PODANY TEKST =
Chcemy wygrać globalne starcie

José Manuel Barroso

22.05.2006

Czyta się kilka minut

MAREK ORZECHOWSKI : - Panie Przewodniczący, to nie pierwszy plan Pańskiej Komisji, którego celem jest wzbudzenie unijnej aktywności. Mógłby Pan wyjaśnić, na czym polega różnica między nowym projektem a poprzednimi?

JOSÉ MANUEL BARROSO: - Potrzebujemy we Wspólnocie zgody nie tylko w kwestiach strategicznych priorytetów Unii, ale także w bardzo konkretnych sprawach. Europa nie jest jednomyślna w sprawie konstytucji europejskiej. W tej sytuacji chcemy podjąć wysiłki, które, nie lekceważąc różnic w podejściu do tekstu konstytucji, pomogą nam pokonać blokadę i pójść do przodu, także zbliżyć nas do obywateli Unii. Co to znaczy? Proponujemy konkretne działania, np. w dziedzinie bezpieczeństwa obywateli czy spraw socjalnych, aby, mimo sporów na temat konstytucji, spróbować rozwiązać te problemy i pokazać przydatność konstytucji, poprawić warunki funkcjonowania Wspólnoty.

- Siłą rzeczy pojawia się pytanie o silne przywództwo w Unii. Kto powinien jej przewodzić? Komisja Europejska? Pan jako jej przewodniczący? Na ile kwestia ta jest ważna?

Zapisane wpisy danych:
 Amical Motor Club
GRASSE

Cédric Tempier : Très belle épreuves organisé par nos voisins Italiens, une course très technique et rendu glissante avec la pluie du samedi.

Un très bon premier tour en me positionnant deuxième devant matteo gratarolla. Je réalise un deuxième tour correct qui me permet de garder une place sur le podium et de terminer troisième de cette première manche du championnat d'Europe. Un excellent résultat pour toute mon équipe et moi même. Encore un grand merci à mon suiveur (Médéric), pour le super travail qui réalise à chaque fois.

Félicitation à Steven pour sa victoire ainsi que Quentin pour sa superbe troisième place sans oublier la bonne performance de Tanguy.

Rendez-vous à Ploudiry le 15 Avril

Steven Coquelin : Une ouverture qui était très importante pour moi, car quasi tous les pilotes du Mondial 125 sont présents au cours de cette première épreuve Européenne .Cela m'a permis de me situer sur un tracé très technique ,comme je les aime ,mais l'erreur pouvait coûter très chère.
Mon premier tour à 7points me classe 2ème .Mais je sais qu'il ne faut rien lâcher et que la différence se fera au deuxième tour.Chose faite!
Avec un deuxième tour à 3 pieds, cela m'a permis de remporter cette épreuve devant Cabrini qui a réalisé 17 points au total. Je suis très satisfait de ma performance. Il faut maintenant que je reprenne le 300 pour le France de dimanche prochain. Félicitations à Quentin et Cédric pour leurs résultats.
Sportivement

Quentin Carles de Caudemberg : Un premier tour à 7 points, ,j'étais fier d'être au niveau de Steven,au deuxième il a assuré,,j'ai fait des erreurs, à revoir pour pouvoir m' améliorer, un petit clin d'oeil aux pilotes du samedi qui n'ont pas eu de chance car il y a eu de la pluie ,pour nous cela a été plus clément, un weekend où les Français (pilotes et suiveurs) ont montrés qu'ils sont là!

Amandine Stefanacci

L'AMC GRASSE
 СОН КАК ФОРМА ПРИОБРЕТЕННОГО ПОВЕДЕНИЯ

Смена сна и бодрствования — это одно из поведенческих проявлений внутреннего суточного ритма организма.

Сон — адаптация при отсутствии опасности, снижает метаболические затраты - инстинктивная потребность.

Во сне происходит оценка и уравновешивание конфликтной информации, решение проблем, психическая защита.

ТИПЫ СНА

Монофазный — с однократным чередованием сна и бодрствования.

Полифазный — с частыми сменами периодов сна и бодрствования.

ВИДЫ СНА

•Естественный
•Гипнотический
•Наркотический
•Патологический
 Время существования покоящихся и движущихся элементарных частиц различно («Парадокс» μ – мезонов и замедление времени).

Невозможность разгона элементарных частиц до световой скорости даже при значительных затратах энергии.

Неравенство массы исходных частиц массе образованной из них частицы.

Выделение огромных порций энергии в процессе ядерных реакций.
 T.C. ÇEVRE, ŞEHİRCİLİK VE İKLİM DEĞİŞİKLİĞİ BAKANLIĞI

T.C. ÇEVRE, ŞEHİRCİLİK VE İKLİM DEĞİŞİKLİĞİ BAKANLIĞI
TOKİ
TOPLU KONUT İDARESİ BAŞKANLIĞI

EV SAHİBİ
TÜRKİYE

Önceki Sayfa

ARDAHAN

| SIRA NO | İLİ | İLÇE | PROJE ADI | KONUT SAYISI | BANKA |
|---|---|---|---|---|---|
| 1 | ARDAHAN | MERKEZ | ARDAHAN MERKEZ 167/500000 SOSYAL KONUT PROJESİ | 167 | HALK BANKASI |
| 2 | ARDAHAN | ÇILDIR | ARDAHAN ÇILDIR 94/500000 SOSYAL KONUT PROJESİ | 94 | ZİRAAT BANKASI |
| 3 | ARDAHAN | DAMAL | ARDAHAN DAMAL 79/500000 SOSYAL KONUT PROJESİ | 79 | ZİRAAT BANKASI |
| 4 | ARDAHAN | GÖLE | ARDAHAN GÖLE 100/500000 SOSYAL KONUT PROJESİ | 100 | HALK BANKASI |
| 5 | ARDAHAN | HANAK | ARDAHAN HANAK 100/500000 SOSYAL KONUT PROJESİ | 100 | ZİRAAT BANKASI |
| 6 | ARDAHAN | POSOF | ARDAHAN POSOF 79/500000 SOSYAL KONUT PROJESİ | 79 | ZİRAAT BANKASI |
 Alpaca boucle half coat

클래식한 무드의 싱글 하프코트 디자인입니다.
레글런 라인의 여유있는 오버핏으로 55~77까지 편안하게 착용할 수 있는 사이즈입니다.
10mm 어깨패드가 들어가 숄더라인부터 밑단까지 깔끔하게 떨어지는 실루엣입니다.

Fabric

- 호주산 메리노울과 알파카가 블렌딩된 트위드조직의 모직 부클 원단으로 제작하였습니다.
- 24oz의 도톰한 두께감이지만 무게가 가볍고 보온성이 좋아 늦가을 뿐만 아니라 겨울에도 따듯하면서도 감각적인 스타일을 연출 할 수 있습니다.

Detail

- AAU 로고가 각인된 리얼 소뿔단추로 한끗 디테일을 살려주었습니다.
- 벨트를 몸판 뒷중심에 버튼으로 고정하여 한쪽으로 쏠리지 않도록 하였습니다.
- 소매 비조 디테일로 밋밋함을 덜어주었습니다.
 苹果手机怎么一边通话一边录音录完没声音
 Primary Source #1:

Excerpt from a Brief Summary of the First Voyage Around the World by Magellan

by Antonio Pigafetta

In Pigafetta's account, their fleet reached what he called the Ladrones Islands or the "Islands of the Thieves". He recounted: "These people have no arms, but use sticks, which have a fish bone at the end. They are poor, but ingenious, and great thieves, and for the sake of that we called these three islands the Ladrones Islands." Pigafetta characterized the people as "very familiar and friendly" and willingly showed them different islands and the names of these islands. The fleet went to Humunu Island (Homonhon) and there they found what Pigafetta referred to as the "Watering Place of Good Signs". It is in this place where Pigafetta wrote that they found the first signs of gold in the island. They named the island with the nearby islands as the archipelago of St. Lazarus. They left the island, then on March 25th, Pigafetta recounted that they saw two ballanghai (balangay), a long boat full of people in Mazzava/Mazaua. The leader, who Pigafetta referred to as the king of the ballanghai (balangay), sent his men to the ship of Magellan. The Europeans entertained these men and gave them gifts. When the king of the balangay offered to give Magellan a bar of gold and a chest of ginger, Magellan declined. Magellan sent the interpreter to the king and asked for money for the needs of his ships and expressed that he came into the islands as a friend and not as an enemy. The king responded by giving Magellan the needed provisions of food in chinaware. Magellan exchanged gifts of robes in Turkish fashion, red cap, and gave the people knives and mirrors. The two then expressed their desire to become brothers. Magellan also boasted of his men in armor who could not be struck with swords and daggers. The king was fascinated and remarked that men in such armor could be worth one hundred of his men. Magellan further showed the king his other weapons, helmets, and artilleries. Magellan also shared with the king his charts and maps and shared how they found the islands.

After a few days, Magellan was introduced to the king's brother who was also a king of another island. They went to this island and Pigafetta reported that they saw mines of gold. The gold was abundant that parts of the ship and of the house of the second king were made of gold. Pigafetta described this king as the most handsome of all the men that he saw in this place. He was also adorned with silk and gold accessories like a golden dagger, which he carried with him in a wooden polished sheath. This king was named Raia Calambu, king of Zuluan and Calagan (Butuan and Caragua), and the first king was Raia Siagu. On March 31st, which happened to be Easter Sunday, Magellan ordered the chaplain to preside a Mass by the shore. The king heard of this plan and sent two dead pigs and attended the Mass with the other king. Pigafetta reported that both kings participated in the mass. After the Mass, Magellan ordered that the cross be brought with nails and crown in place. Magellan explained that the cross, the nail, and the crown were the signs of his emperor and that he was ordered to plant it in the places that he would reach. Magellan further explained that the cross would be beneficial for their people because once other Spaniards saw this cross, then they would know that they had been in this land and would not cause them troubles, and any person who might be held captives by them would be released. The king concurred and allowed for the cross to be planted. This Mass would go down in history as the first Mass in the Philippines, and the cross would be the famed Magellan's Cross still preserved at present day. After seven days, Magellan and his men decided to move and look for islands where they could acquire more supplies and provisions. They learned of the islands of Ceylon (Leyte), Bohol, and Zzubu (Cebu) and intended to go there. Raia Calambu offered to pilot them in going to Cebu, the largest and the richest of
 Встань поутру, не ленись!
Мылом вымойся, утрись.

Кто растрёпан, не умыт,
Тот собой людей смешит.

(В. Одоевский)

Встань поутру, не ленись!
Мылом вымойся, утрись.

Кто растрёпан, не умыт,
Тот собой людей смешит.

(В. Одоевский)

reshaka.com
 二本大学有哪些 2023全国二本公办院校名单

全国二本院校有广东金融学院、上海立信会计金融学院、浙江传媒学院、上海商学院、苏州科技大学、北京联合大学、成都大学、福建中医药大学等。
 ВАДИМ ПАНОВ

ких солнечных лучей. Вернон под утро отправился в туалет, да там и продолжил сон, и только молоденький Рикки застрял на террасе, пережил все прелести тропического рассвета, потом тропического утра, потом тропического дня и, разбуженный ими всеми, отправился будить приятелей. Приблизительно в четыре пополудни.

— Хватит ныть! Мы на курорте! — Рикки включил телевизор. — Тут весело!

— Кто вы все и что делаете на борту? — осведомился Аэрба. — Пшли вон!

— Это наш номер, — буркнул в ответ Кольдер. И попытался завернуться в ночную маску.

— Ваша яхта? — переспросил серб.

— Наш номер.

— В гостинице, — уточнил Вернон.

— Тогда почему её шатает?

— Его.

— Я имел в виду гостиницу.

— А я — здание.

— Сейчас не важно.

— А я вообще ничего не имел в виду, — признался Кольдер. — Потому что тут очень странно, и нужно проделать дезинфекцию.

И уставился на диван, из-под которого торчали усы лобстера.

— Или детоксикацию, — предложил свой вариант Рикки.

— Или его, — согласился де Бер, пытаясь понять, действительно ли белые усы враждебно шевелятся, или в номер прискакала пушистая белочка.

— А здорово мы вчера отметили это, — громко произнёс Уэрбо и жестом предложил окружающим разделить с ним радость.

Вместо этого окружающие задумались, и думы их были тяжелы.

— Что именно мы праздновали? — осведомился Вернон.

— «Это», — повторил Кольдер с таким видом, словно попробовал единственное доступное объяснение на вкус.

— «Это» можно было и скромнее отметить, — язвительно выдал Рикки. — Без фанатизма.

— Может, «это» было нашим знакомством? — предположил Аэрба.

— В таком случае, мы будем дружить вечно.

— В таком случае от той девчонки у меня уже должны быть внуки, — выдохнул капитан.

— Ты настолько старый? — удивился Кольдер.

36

WYMAGANIA DO ZADAŃ =
a: Jakie pytania padają w ostatniej wypowiedzi wywiadu z José Manuelem Barroso, tej zaczynającej się od słów „Siłą rzeczy pojawia się pytanie”? Wypisz wszystkie.
b: Kontynuuj wywiad z José Manuelem Barroso, zaczynając tuż po ostatnim pokazanym zdaniu.
Wiersze nie mają żadnego związku z wywiadem.

ODPOWIEDZI WEDŁUG NUMERÓW =
a:
„Kto powinien jej przewodzić?”
„Komisja Europejska?”
„Pan jako jej przewodniczący?”
„Na ile kwestia ta jest ważna?”

b:
- Oczywiście że sprawa przywództwa w Unii jest ważna. A jedno jest wręcz decydujące. Przywództwo w Unii nie leży tylko w rękach unijnych instytucji. My robimy to, co do nas należy. Z pewnością w wielu dziedzinach moglibyśmy robić więcej i lepiej, np. w ograniczaniu biurokracji, zwiększeniu przejrzystości, zbliżaniu Unii instytucjonalnej do obywateli. Ale naprawdę ważne jest zrozumienie czegoś innego, że także narodowi przywódcy ponoszą olbrzymią odpowiedzialność za to, co dzieje się w Unii. Nie może być tak, że jeżeli jest sukces, to wszyscy mają w nim udział, a jeśli niepowodzenie, to winna jest tylko "Bruksela". Nie, to nasz wspólny projekt i wszystkie państwa członkowskie w nim uczestniczą. Dlatego proponuję, by w przyszłym roku, na 50-lecie traktatu założycielskiego wspólnot [tzw. traktatu rzymskiego z 1957 r. - red.], kraje członkowskie podpisały uroczystą deklarację, która obok odwołania się do wspólnych wartości odnosiłaby się też do konkretnych spraw z życia naszych obywateli. Tylko wspólnie możemy zadbać o jak najlepsze warunki dla Europy przyszłości.

- Skoro o przyszłości Unii mowa, jaka jest Pana opinia o konstytucji europejskiej? Czy jest ona martwa, jak wielu twierdzi?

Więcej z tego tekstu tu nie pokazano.